More and more, I find myself asking the same kinds of questions. Perhaps we are only united through our sense of disconnection to land, to people, to culture. Our hearts will always be in limbo here. We are all Samaritans, always on the outer, never feeling quite in the right place.

However, the challenge for those of us who follow Jesus isn’t whether we are Samaritans, it’s about whether we can be good neighbours. Our hearts can find comfort in Jesus, the one who knows rejection. Then we have the patience to bear other people talk about their disappointments and hurts.

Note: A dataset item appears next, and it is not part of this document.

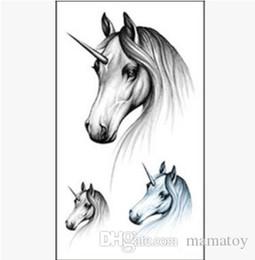 Autoadesivi del tatuaggio del bambino Unicorno Adesivi del cavallo bianco schizzo Adesivo impermeabile per bambini e adulti decorazione del partito 11 * 6 cm da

Our hearts can find a home in Him, just as the Psalmist realised when he wrote:

Blessed are those whose strength is in you,
whose hearts are set on pilgrimage.
As they pass through the Valley of Baka,
they make it a place of springs;
the autumn rains also cover it with pools.
They go from strength to strength,
till each appears before God in Zion.
Psalm 84: 5-7

A little later on in history, Augustine wrote:
Our souls are restless until they find rest in thee.

And more recently, Ross Langmead wrote a beautiful song that encapsulates this well:
In Jesus God was a refugee
The pain of God has set us free
In God we’ll find our home1

Rather than desiring the ultimate short black that will satisfy our immediate desires in the here and now, maybe we need to sit down over a long cuppa with our neighbours. That would make us less dangerous. That would put us in the right place to “love our neighbour as ourselves” as we join them on this pilgrimage we call “life”, on the road to the Heavenly City (where the really good coffee awaits us). It’s a different kind of road trip. It may not change the world, but it’ll sure change your heart.

1. We Are Pilgrims edited by Darren Cronshaw and Rosemary Dewerse, (Dandenong: UNOH, 2015), p. 17.